Quote from ljyoung:
IMO, the most important thing for a trader to possess in order to be successful in the long term (consistently make money) is brutal self-honesty. If you don't practice this, be assured that Mr. Market will abuse you until you do or until, for whatever reasons, you quit.
lj
Quote from ljyoung:
Possibly BASE jumping could be incorporated into the business school curriculum. Say a leap from El Capitan on a crisp Fall morning. This prerequisite would have the dual benefit of winnowing the number of applicants and reducing the number of crappers who managed to slip by the screening committee.
Prescient thinking Spanky.
Regards
lj
Quote from Cutten:
Literacy and numeracy are all you really need. Not even that if you plan to become a floor trader
Other useful skills: logic, epistemology, statistics, economics.
If you plan on going to work for a trading/investment/finance company first (the most common route, and probably easiest to eventually turn into trading success), then it's more important to go to a top university and have strong extra-curricular activities on your CV than exactly which degree you do. Although some kind of quantitative degree e.g. maths/physics, or one in finance/economics, will probably give you an edge over other applicants, and obscure arts degrees will count against you.

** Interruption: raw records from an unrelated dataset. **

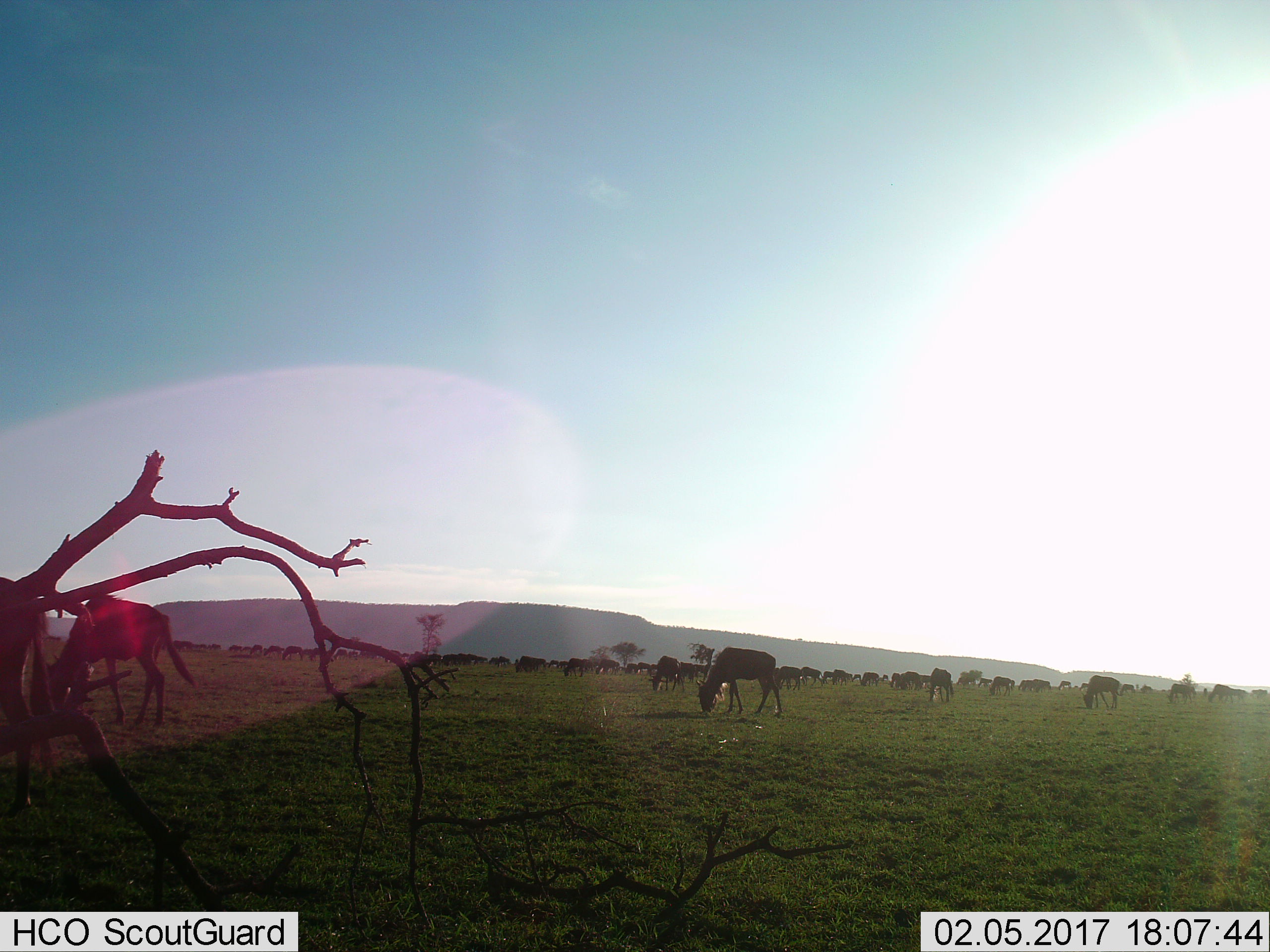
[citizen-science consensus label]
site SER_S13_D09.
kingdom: Animalia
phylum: Chordata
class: Mammalia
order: Artiodactyla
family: Bovidae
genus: Connochaetes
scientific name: Connochaetes taurinus taurinus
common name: blue wildebeest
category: wildebeestblue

But playing the CV/interview game is entirely different to succeeding at trading. 95% of Goldman employees who went to its prop desk ended up blowing out, and they had top educations just to be able to step in the door. Trading success (pure directional trading) has almost nothing to do with normal measures of educational achievement. It's more about a certain mentality and personality, along with high intelligence - those things can't easily be learned or taught.